Closer to home, the picture in Bangladesh specifically adds urgency to this inquiry. Hasan et al. (2022) documented alarmingly high rates of psychological distress among Bangladeshi women with PCOS — loneliness, generalized anxiety, and depressive symptoms all appearing far more frequently than would be expected, with obesity, income, lifestyle, and even contraceptive choices all playing contributing roles. Kamrul-Hasan et al. (2023), reviewing the broader landscape, emphasized that PCOS in Bangladesh carries reproductive, metabolic, and psychological dimensions simultaneously, and called for larger, community-based research to properly capture the scale of the problem. Hossain et al. (2023) added phenotype-specific detail to this picture, finding that Phenotypes A and D predominate among Bangladeshi women, with hyperandrogenic presentations showing more pronounced clinical and hormonal features — a finding that reinforces the value of individualized management strategies rather than one-size-fits-all treatment.
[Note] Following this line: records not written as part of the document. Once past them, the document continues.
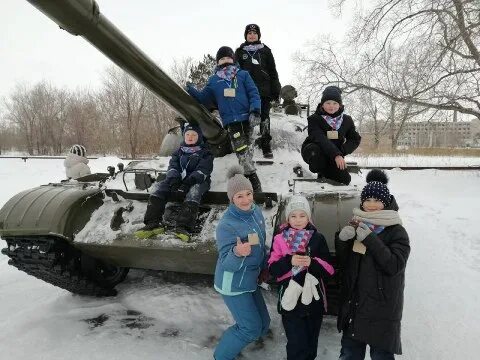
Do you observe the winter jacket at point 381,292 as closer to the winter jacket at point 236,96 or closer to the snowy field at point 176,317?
the snowy field at point 176,317

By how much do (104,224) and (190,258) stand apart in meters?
0.93

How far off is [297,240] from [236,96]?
1968 millimetres

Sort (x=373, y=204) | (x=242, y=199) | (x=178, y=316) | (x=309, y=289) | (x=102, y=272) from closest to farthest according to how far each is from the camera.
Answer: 1. (x=373, y=204)
2. (x=309, y=289)
3. (x=242, y=199)
4. (x=178, y=316)
5. (x=102, y=272)

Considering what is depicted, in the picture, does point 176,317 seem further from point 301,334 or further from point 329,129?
point 329,129

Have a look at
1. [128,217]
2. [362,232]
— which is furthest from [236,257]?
[128,217]

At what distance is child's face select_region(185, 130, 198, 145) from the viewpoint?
405cm

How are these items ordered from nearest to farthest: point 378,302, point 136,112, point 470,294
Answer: point 378,302
point 470,294
point 136,112

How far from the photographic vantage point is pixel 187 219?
3654 millimetres

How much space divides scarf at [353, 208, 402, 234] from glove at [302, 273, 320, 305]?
0.51m

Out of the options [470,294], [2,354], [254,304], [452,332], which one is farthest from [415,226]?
[2,354]

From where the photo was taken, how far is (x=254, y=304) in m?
3.00

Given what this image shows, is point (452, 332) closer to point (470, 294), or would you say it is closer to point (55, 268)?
point (470, 294)

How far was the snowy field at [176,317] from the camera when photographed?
3.40 meters

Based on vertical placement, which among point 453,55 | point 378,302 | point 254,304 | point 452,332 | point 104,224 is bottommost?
point 452,332
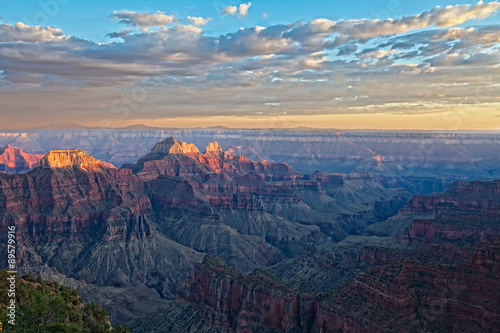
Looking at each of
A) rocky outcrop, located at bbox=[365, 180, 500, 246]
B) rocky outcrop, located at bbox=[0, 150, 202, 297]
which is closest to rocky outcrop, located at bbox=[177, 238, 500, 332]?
rocky outcrop, located at bbox=[365, 180, 500, 246]

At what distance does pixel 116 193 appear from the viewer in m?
196

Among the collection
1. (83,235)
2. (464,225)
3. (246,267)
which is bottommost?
(246,267)

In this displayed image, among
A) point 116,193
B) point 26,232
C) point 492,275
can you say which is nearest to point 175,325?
point 492,275

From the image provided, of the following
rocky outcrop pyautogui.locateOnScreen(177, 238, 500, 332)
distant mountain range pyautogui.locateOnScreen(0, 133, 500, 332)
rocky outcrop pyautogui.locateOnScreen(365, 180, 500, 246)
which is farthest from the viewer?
rocky outcrop pyautogui.locateOnScreen(365, 180, 500, 246)

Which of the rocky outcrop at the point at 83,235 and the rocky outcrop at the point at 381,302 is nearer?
the rocky outcrop at the point at 381,302

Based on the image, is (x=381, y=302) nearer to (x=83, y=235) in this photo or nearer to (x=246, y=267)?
(x=246, y=267)

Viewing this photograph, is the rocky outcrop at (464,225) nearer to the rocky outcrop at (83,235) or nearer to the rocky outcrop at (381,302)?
the rocky outcrop at (381,302)

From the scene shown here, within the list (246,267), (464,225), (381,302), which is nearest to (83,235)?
(246,267)

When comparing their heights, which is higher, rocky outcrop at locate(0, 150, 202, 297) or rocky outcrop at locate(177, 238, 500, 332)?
rocky outcrop at locate(177, 238, 500, 332)

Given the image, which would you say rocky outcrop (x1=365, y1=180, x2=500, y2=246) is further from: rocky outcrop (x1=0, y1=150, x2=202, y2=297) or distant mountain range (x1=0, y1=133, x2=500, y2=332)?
rocky outcrop (x1=0, y1=150, x2=202, y2=297)

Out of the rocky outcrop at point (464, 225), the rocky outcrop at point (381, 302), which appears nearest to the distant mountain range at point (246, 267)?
the rocky outcrop at point (381, 302)

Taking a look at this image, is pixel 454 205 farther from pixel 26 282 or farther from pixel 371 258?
pixel 26 282

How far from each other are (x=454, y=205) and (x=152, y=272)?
12617cm

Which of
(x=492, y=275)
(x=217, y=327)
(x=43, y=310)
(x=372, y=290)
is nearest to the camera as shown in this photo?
(x=43, y=310)
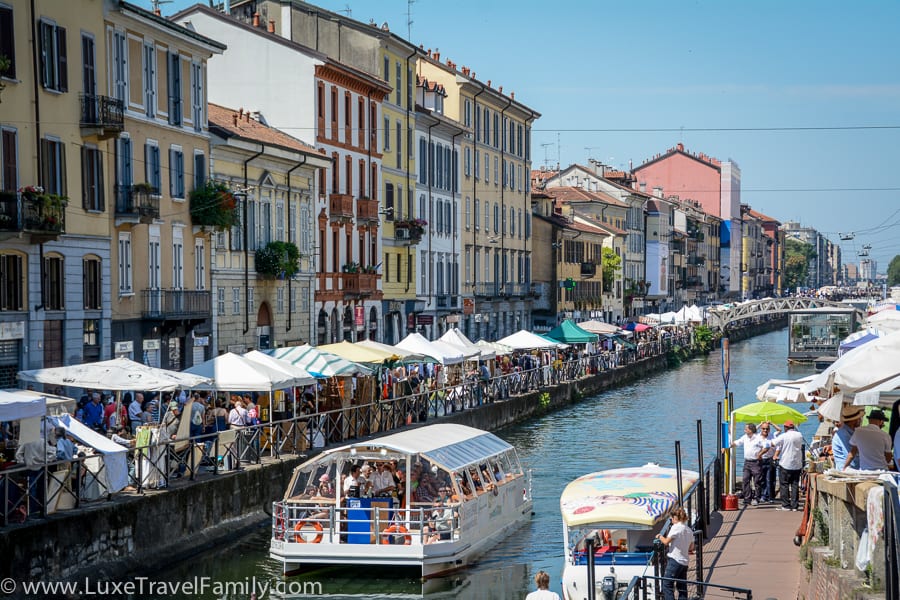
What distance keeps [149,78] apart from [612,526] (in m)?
22.3

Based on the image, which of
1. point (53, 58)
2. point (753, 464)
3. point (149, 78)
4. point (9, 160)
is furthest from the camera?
point (149, 78)

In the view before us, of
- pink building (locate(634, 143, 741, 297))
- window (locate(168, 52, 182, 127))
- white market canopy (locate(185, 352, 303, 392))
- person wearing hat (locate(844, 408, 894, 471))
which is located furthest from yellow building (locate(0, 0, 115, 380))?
pink building (locate(634, 143, 741, 297))

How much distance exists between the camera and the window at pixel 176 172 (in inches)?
1526

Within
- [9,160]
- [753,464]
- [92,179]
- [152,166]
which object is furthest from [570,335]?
[753,464]

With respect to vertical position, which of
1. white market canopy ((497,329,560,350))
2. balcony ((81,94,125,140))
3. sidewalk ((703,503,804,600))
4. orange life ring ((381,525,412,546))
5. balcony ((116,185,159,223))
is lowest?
orange life ring ((381,525,412,546))

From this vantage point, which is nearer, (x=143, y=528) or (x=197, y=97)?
(x=143, y=528)

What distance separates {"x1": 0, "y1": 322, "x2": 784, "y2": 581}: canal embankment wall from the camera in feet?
64.1

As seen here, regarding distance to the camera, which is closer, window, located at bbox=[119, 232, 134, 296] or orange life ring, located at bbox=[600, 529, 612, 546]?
orange life ring, located at bbox=[600, 529, 612, 546]

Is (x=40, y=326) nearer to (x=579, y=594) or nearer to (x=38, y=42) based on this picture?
(x=38, y=42)

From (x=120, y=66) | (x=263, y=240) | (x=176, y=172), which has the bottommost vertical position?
(x=263, y=240)

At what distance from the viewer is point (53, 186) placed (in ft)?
105

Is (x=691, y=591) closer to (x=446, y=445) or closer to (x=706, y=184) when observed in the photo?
(x=446, y=445)

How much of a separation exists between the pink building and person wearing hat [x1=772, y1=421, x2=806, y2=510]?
129770mm

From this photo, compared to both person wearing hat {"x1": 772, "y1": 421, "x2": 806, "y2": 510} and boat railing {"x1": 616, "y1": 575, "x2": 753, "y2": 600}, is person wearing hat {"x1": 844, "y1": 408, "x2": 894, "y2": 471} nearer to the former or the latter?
boat railing {"x1": 616, "y1": 575, "x2": 753, "y2": 600}
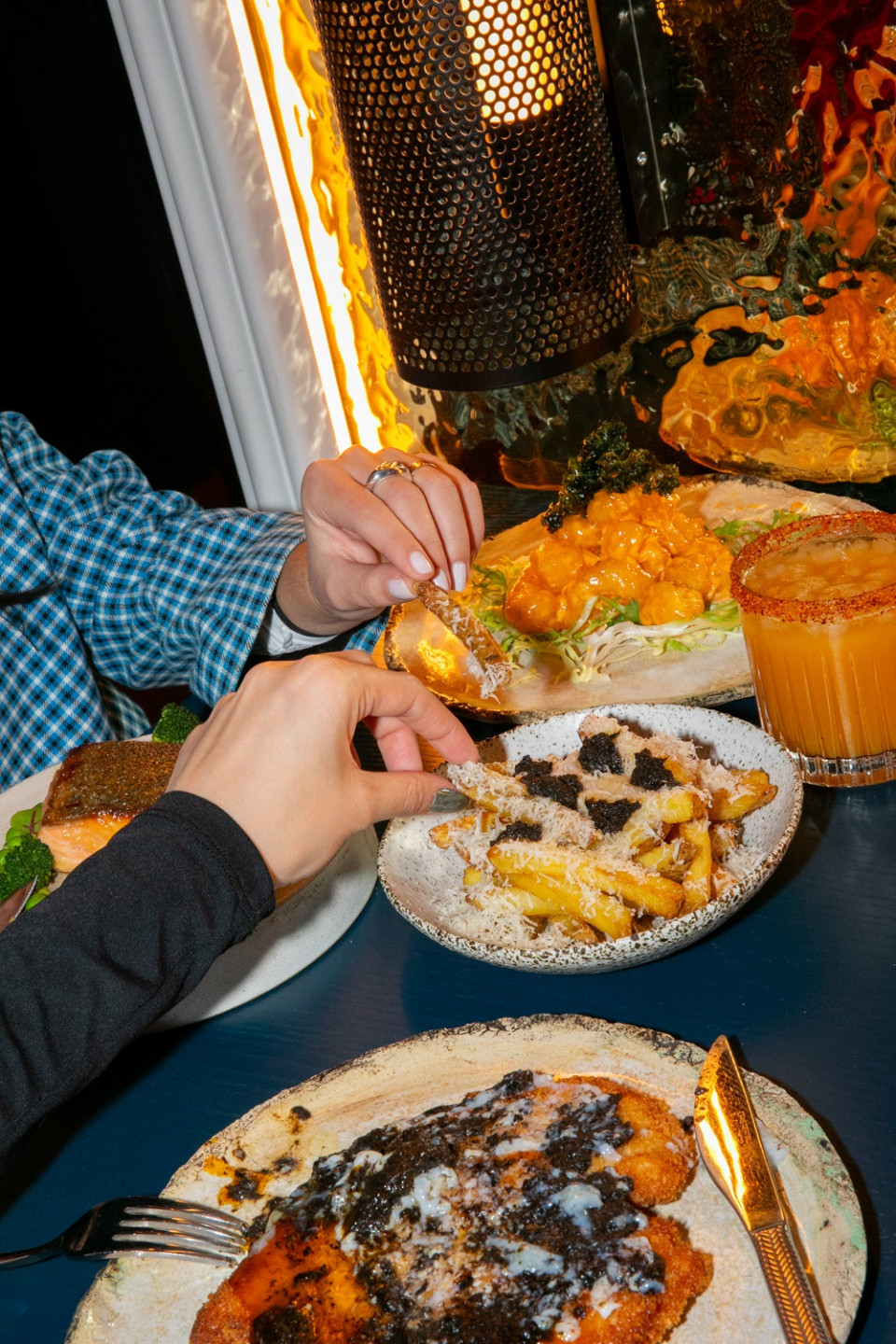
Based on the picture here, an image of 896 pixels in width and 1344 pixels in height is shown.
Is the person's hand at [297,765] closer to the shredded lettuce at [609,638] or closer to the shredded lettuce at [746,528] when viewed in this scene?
the shredded lettuce at [609,638]

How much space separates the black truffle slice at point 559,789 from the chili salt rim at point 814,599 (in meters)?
0.29

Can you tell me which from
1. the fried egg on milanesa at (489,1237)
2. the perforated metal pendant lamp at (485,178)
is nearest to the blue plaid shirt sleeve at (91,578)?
the perforated metal pendant lamp at (485,178)

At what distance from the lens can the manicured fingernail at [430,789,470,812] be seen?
1141 millimetres

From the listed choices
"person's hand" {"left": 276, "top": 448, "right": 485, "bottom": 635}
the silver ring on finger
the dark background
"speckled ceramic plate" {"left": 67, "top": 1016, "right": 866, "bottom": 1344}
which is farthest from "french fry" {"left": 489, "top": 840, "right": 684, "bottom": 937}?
the dark background

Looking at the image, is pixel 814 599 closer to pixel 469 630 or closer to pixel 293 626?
pixel 469 630

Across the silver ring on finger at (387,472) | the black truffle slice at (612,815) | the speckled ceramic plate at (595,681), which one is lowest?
the speckled ceramic plate at (595,681)

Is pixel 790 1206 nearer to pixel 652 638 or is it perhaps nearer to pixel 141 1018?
pixel 141 1018

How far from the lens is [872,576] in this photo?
126cm

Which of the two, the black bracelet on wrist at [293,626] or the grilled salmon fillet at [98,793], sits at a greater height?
the grilled salmon fillet at [98,793]

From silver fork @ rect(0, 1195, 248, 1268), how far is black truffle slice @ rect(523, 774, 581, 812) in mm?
452

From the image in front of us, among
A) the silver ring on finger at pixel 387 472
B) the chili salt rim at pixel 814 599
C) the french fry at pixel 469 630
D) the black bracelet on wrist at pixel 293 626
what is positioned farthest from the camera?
the black bracelet on wrist at pixel 293 626

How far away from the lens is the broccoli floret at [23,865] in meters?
1.20

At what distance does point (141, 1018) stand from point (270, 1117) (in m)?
0.13

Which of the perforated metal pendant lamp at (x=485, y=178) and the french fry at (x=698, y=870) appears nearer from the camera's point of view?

And on the diagnostic side, Nabi et al. (2021) demonstrated that machine-learning models, trained on real-world data from Bangladeshi patients, could identify PCOS with remarkable accuracy — a Support Vector Machine model reaching over 99% — pointing toward earlier detection as a genuinely achievable goal rather than an aspirational one.
Given how prevalent PCOS is among Bangladeshi women specifically, and given the layered metabolic, reproductive, and psychological risks it carries, there's a real need to look closely at whether FLCMD holds up as a viable intervention in this population — not just in theory, but with attention to feasibility, tolerability, and long-term outcomes. With that in mind, this study sets out with a few interconnected aims. First, it looks at how PCOS is distributed globally, paying attention to the demographic and regional patterns that shape its prevalence. From there, it turns to the diagnostic frameworks themselves — the Rotterdam criteria alongside the phenotypic approach favored by the NIH consensus group — asking how well each holds up once applied in real clinical settings rather than on paper. The study also examines the downstream consequences of the syndrome, from infertility to the cluster of metabolic conditions that so often accompany it: hyperinsulinemia, insulin resistance, glucose intolerance, type 2 diabetes, hepatic steatosis, and hypertension. And finally, it considers the practical side of things — whether dietary interventions, FLCMD in particular, can actually work in everyday clinical practice, weighing adherence, patient acceptability, and whether the benefits hold up over the long run rather than fading after the initial phase.